- [WORK INSTRUCTIONS]
According to the free speech text, in what year was the 15th Amendment, which gave African Americans the right to vote, adopted?

- [PAGE EXTRACT]

The deeply-rooted nature of the First Amendment sets the framework for a strong cultural backing in the idea of free speech and freedom of expression. However, many social media platforms restrict freedom of expression in practice as a means of policing content that the platform itself deems inappropriate or in violation of predetermined rules or norms. To protect their users and reputation, most social media companies govern users through their terms of service. Yet, the line at which free speech devolves into impermissible speech is blurry, so this kind of policing of content brings about various ethical concerns, including the dissemination of fake news as well as unfair or unequal censorship.

History of Freedom of Expression

The Freedom of Expression is a Campaign led by the Freedom House organization, and a topic supported by the American Civil Liberties Union, or ACLU. The basis for the Freedom of Expression is the Freedom of Speech, in the United States. Freedom of speech is protected by the First Amendment to the United States Constitution. As a form of expression, speech freedoms have been litigated in the judicial system since the First Amendment was adopted into the Bill of Rights in 1791. Courts have found that freedom of expression can be restricted, only in cases where it may cause direct and imminent harm to others. Courts have also ruled in favor of content neutrality, which prohibits the discrimination of expressions just because some in the population may find the content offensive.[1]. These rulings leave the restrictions of expression somewhat up to interpretation, depending on the circumstances of the situation. The First Amendment allows for governments to enact "reasonable time, place, and manner" restrictions and regulations on free speech while including the incorporation doctrine, which prevents further governmental restrictions on free speech. However, private institutions are not protected by the incorporation doctrine and are allowed restriction of free speech, barring laws, allowed to restrict business and private institutional free speech de facto regulation.

History Rewind: Who was Actually Free

It is also important to note that freedom was not a concept open to just anyone. Freedom of speech, expression, and life meant completely different things for different groups. The 15th amendment (granting African Americans the right to vote) was not adopted by America until 1870- nearly 100 years after the first amendment. And even after this period, there were still tactics used to ensure that African Americans had a very difficult time voting, or expressing themselves. So, freedom of speech was not a concept familiar to everyone. While the first and 15th amendments may differ in their definitions and descriptions, the bottomline is that freedom of speech includes voting. Having the voice to decide who can govern you. Speech consists of more than slurs and disagreements with governmental regulations. It is and was a means of personifying people again after slavery and constant discrimination. (History, 2018). [2]

Communications Decency Act (CDA)

Data records:
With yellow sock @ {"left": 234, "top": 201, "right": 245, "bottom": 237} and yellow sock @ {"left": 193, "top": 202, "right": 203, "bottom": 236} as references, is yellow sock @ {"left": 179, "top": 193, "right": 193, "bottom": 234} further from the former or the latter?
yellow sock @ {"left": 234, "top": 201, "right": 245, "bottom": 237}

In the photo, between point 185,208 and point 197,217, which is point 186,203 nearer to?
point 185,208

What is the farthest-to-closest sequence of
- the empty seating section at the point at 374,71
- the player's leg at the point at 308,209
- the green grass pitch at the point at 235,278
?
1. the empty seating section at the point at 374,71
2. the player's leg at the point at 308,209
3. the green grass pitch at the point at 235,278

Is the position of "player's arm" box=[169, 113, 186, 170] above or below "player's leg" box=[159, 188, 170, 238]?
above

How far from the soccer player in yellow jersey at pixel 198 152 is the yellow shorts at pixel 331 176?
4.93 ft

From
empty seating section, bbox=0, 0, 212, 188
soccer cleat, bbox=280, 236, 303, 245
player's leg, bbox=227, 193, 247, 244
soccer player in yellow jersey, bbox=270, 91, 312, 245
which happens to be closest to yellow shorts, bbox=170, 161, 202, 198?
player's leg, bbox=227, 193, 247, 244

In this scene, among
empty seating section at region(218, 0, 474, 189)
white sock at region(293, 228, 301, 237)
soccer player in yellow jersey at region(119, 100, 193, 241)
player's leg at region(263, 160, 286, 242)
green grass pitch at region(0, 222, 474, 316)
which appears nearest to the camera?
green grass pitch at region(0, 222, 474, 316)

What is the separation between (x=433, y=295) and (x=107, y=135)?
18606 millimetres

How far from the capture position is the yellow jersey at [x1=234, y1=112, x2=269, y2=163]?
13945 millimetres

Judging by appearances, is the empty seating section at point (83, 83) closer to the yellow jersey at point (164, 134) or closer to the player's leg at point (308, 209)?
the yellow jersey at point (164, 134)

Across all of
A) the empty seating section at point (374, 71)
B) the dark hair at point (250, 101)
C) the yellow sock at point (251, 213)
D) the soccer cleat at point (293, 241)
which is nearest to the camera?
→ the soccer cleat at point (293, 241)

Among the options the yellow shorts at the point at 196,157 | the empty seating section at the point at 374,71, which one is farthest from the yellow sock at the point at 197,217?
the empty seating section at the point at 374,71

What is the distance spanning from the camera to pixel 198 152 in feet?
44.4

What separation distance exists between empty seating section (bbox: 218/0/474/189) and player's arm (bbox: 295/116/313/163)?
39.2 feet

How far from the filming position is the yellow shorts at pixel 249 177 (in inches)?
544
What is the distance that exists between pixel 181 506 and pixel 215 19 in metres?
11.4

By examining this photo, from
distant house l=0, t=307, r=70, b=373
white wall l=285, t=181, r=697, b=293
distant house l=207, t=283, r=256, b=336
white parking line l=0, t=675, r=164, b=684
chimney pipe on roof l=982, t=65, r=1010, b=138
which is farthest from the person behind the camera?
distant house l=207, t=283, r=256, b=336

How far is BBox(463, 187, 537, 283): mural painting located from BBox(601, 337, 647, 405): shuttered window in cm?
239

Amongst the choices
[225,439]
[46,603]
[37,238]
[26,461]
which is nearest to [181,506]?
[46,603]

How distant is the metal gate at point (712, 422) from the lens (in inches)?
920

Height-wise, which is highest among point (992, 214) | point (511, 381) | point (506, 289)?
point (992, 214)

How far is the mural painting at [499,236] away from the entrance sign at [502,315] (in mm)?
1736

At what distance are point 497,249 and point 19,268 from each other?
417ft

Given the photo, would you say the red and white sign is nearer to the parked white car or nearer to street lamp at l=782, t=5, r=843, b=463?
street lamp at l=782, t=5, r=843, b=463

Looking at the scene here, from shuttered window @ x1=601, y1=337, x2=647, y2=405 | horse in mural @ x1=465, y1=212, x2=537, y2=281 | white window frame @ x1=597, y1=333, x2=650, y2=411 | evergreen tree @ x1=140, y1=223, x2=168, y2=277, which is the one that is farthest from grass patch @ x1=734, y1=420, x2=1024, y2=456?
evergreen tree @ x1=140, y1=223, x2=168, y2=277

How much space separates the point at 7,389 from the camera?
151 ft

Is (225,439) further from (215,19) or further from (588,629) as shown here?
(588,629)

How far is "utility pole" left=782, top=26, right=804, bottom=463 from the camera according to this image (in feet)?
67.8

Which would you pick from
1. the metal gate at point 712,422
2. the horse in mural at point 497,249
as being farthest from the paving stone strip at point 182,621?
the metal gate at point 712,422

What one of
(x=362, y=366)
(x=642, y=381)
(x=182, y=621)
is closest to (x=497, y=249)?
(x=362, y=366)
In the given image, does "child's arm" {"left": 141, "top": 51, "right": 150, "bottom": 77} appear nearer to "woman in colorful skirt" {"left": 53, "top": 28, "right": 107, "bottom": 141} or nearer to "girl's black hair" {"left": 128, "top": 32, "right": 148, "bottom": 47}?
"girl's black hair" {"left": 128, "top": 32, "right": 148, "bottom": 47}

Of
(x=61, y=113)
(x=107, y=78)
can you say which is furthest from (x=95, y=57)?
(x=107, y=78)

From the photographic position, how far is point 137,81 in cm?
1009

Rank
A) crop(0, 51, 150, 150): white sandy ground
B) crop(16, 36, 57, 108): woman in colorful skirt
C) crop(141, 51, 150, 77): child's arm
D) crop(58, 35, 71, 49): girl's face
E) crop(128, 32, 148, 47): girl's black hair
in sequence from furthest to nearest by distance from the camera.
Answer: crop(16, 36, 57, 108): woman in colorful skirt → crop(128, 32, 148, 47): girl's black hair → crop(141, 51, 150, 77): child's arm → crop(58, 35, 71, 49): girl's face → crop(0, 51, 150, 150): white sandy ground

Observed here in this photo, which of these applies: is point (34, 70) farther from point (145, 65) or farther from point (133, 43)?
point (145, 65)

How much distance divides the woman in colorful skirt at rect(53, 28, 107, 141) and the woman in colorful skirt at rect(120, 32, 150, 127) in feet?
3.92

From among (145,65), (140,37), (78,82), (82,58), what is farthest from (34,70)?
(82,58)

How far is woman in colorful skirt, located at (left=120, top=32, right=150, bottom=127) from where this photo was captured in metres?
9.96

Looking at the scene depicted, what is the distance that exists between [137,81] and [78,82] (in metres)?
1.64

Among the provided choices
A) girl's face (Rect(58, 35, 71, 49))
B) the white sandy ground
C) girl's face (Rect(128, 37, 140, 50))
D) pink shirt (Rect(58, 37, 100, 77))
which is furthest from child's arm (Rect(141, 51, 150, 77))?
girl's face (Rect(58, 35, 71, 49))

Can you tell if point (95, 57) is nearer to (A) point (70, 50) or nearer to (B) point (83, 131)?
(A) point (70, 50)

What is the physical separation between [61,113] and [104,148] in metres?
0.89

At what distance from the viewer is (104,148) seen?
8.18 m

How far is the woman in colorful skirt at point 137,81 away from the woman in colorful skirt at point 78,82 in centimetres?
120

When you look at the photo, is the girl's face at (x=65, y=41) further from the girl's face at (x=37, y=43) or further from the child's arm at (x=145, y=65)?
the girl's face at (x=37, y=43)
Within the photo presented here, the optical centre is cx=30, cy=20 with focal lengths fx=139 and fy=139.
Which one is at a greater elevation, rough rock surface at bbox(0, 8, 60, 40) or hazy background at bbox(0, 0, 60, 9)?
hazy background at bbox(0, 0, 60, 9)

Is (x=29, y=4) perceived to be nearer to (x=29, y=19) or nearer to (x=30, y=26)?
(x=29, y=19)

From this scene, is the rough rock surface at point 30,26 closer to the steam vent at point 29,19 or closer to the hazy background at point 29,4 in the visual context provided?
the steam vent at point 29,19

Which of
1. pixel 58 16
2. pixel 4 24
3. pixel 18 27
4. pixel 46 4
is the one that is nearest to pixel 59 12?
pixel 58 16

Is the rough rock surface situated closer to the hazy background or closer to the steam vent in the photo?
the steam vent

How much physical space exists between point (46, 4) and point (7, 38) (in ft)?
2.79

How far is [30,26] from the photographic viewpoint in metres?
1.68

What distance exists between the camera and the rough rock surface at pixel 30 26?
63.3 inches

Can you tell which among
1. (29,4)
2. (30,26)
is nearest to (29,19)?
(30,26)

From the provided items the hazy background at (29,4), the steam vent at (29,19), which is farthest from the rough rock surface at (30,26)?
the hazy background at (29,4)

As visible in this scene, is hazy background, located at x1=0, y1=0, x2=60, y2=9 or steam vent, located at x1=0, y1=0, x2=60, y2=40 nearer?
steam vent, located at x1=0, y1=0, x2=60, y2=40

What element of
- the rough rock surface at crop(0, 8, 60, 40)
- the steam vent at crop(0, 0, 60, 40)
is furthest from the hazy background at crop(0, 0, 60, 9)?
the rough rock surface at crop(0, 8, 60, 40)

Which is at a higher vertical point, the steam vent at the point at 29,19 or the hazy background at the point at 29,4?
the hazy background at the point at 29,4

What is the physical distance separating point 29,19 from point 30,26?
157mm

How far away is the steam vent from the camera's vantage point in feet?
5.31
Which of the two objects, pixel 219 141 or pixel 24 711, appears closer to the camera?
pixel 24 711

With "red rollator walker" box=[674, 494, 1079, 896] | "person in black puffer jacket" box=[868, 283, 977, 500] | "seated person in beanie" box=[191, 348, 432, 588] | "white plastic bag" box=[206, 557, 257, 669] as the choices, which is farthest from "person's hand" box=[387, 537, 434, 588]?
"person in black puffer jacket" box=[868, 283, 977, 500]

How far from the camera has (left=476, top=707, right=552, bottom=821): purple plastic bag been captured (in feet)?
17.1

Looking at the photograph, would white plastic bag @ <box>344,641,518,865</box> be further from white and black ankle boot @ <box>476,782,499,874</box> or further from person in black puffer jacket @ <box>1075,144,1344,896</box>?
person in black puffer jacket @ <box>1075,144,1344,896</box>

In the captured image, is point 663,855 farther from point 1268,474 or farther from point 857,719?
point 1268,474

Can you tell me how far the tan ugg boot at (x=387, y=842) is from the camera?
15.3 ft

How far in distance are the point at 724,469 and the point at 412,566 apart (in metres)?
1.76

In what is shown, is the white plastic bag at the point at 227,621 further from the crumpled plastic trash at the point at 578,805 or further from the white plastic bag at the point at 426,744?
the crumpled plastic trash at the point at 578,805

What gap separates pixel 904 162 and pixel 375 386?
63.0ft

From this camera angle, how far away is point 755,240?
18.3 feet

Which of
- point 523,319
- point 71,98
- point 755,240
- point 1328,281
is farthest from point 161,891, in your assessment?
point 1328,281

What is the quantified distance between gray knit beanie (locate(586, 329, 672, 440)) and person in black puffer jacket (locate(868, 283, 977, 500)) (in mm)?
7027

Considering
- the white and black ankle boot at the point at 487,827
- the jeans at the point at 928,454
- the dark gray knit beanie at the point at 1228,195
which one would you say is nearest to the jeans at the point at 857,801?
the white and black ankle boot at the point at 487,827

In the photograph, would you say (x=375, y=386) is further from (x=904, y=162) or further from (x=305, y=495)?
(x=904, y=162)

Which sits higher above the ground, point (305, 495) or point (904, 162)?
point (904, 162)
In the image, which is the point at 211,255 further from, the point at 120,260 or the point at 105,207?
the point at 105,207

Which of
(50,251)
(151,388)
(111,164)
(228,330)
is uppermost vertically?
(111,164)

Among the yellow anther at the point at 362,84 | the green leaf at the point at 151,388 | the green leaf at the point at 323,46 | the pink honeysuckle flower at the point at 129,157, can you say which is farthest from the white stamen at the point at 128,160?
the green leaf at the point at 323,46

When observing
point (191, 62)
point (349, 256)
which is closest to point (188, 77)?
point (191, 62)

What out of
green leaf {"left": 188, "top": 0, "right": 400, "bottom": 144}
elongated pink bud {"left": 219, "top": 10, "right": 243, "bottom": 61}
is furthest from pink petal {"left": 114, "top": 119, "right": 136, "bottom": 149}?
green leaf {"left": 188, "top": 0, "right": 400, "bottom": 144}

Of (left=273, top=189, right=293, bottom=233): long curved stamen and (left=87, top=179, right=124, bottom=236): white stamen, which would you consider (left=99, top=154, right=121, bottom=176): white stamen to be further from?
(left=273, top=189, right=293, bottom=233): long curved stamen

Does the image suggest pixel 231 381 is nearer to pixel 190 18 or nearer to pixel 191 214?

- [TASK OUTPUT]
1870